Ordering Information
| Product Name | Catalog # | UNIT | Price | Qty | FAVORITES | |
Atg3 Double Nickase Plasmid (h) | sc-403308-NIC | 20 µg | $410.00 | |||
Atg3 Double Nickase Plasmid (h2) | sc-403308-NIC-2 | 20 µg | $410.00 |
ATG3 encodes Atg3, an E2-like enzyme essential for autophagy that catalyzes conjugation of LC3/ATG8 family proteins to phosphatidylethanolamine, enabling autophagosome membrane expansion and maturation. Through its role in the ATG12–ATG5–ATG16L1 ubiquitin-like conjugation cascade, ATG3 supports cytoplasmic quality control, organelle turnover, and adaptation to nutrient stress. Perturbation of ATG3-dependent autophagic flux can influence proteostasis, mitochondrial homeostasis, and innate immune signaling, processes frequently implicated in neurodegeneration, infection biology, and cancer cell stress responses. Accordingly, ATG3 is a useful node for studying selective autophagy, lysosome-dependent degradation, and cell survival programs under metabolic or proteotoxic stress.

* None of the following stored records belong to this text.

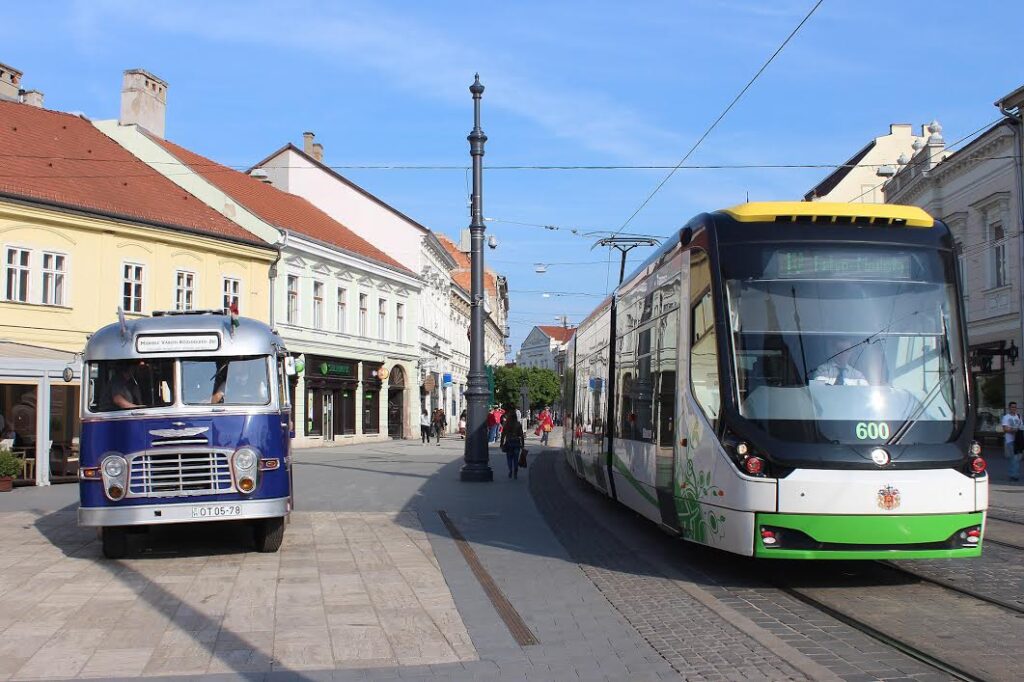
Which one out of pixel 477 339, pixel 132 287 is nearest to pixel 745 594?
pixel 477 339

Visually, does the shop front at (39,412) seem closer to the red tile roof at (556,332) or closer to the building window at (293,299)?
the building window at (293,299)

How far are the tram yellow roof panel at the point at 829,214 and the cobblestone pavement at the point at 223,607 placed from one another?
426 cm

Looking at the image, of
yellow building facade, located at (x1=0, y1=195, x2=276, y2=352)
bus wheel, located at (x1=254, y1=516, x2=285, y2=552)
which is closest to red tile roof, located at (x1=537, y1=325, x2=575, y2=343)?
yellow building facade, located at (x1=0, y1=195, x2=276, y2=352)

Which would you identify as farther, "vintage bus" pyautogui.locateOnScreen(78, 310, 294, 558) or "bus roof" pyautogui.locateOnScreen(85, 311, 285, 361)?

Atg3 Double Nickase Plasmid (h) consists of a matched pair of plasmids engineered for high-specificity editing of the ATG3 locus in human cell lines. Each plasmid expresses a Cas9 D10A nickase and a distinct sgRNA targeting opposite DNA strands within ATG3. When directed to adjacent sites on opposite DNA strands, the two nickases generate offset single-strand nicks that together produce a staggered double-strand break, requiring coordinated on-target activity from both guides. The resulting DNA break is resolved by endogenous cellular repair pathways, most commonly through non-homologous end joining (NHEJ), leading to insertions or deletions that disrupt ATG3 function. By requiring dual sgRNA engagement at the target locus, the double nicking approach enhances editing specificity and provides a complementary CRISPR strategy for applications where additional control over targeting precision is desired.
To support efficient identification of edited cells, one plasmid encodes GFP for fluorescent visualization of transfected populations, while the companion plasmid carries a puromycin resistance gene for antibiotic selection. Together, these features support efficient enrichment of co-transfected populations and simplify the validation of ATG3-disrupted clones.
For Research Use Only. Not Intended for Diagnostic or Therapeutic Use.